* _YOUR INSTRUCTIONS_
Repeat every entry in the listing below, exactly.

== EXERCISE MATERIAL ==

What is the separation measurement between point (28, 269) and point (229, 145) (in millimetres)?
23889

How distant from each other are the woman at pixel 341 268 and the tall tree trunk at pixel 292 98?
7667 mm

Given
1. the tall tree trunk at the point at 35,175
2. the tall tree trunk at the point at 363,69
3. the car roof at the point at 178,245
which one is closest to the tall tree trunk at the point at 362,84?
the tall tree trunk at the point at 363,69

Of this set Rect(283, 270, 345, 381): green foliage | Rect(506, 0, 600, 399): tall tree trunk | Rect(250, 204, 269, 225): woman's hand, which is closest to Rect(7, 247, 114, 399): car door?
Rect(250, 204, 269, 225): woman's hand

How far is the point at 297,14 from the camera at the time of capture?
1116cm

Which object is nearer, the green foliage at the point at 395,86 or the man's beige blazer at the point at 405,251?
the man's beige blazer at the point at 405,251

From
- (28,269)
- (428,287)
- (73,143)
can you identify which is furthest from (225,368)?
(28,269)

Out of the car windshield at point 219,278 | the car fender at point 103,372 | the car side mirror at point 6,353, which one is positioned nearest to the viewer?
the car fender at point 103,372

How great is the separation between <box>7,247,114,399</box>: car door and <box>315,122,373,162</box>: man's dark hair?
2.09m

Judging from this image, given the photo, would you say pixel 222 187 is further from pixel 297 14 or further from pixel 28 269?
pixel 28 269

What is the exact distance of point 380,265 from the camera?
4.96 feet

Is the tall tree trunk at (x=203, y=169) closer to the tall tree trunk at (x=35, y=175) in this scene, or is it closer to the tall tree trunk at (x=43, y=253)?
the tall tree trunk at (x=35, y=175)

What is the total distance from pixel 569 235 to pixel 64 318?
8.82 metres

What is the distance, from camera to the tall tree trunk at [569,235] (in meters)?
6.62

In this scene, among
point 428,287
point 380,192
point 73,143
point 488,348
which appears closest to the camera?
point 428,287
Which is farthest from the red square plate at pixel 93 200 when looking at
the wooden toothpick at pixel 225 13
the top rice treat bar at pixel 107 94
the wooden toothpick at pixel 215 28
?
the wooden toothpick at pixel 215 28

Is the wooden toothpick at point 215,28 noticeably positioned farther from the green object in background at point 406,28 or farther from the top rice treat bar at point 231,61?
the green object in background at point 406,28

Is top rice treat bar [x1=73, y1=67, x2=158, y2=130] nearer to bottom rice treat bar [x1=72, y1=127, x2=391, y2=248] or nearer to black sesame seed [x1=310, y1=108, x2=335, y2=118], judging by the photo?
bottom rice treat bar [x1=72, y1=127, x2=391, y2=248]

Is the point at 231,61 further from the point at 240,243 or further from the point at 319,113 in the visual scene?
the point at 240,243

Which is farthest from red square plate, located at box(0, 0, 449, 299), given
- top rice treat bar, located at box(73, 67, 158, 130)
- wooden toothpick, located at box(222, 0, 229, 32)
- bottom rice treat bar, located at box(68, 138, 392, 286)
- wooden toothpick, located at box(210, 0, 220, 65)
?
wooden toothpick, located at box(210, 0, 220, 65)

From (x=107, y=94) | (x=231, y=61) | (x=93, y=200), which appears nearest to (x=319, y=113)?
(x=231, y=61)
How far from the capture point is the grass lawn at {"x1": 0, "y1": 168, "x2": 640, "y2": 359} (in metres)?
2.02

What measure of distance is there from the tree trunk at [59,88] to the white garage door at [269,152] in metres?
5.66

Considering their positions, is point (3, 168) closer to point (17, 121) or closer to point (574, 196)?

===

* _ANSWER TO THIS EXERCISE_
What is the separation measurement between point (28, 269) and point (229, 145) (in millimetres)?
23889

How distant from each other are the woman at pixel 341 268 and the tall tree trunk at pixel 292 98?
7667 mm

Given
1. the tall tree trunk at the point at 35,175
2. the tall tree trunk at the point at 363,69
3. the car roof at the point at 178,245
which one is closest to the tall tree trunk at the point at 362,84?
the tall tree trunk at the point at 363,69

Of this set Rect(283, 270, 345, 381): green foliage | Rect(506, 0, 600, 399): tall tree trunk | Rect(250, 204, 269, 225): woman's hand, which is closest to Rect(7, 247, 114, 399): car door?
Rect(250, 204, 269, 225): woman's hand

How far is the point at 297,14 from the camera at the time of capture?
1116cm

Which object is nearer, the green foliage at the point at 395,86 or the man's beige blazer at the point at 405,251?
the man's beige blazer at the point at 405,251

From
- (28,269)
- (428,287)
- (73,143)
can you identify which is furthest from (225,368)?
(28,269)

Out of the car windshield at point 219,278 | the car fender at point 103,372 | the car side mirror at point 6,353, which one is positioned nearest to the viewer?
the car fender at point 103,372

How great is the separation between <box>7,247,114,399</box>: car door and <box>315,122,373,162</box>: man's dark hair?
2.09m

Judging from this image, given the photo, would you say pixel 222 187 is further from pixel 297 14 or further from pixel 28 269?
pixel 28 269

What is the exact distance of point 380,265 from the camera?
4.96 feet

Is the tall tree trunk at (x=203, y=169) closer to the tall tree trunk at (x=35, y=175) in this scene, or is it closer to the tall tree trunk at (x=43, y=253)?
the tall tree trunk at (x=35, y=175)

What is the total distance from pixel 569 235 to pixel 64 318?
8.82 metres

What is the distance, from camera to the tall tree trunk at [569,235] (in meters)?
6.62

In this scene, among
point 428,287
point 380,192
point 73,143
point 488,348
which appears closest to the camera?
point 428,287
Which is farthest from the red square plate at pixel 93 200 when looking at
the wooden toothpick at pixel 225 13
the top rice treat bar at pixel 107 94
the wooden toothpick at pixel 215 28
?
the wooden toothpick at pixel 215 28

Is the wooden toothpick at point 215,28 noticeably positioned farther from the green object in background at point 406,28 or farther from the top rice treat bar at point 231,61?
the green object in background at point 406,28

Is top rice treat bar [x1=73, y1=67, x2=158, y2=130] nearer to bottom rice treat bar [x1=72, y1=127, x2=391, y2=248] or nearer to black sesame seed [x1=310, y1=108, x2=335, y2=118], judging by the photo?
bottom rice treat bar [x1=72, y1=127, x2=391, y2=248]

Is the point at 231,61 further from the point at 240,243 or further from the point at 319,113 in the visual scene?
the point at 240,243

Which is farthest from red square plate, located at box(0, 0, 449, 299), given
- top rice treat bar, located at box(73, 67, 158, 130)
- wooden toothpick, located at box(222, 0, 229, 32)
- bottom rice treat bar, located at box(68, 138, 392, 286)
- wooden toothpick, located at box(210, 0, 220, 65)
?
wooden toothpick, located at box(210, 0, 220, 65)

From (x=107, y=94) | (x=231, y=61) | (x=93, y=200), which appears nearest to (x=319, y=113)?
(x=231, y=61)
How far from the capture point is the grass lawn at {"x1": 0, "y1": 168, "x2": 640, "y2": 359} (in metres)?
2.02

What measure of distance is there from the tree trunk at [59,88] to the white garage door at [269,152] in metres?
5.66

Considering their positions, is point (3, 168) closer to point (17, 121) or closer to point (574, 196)?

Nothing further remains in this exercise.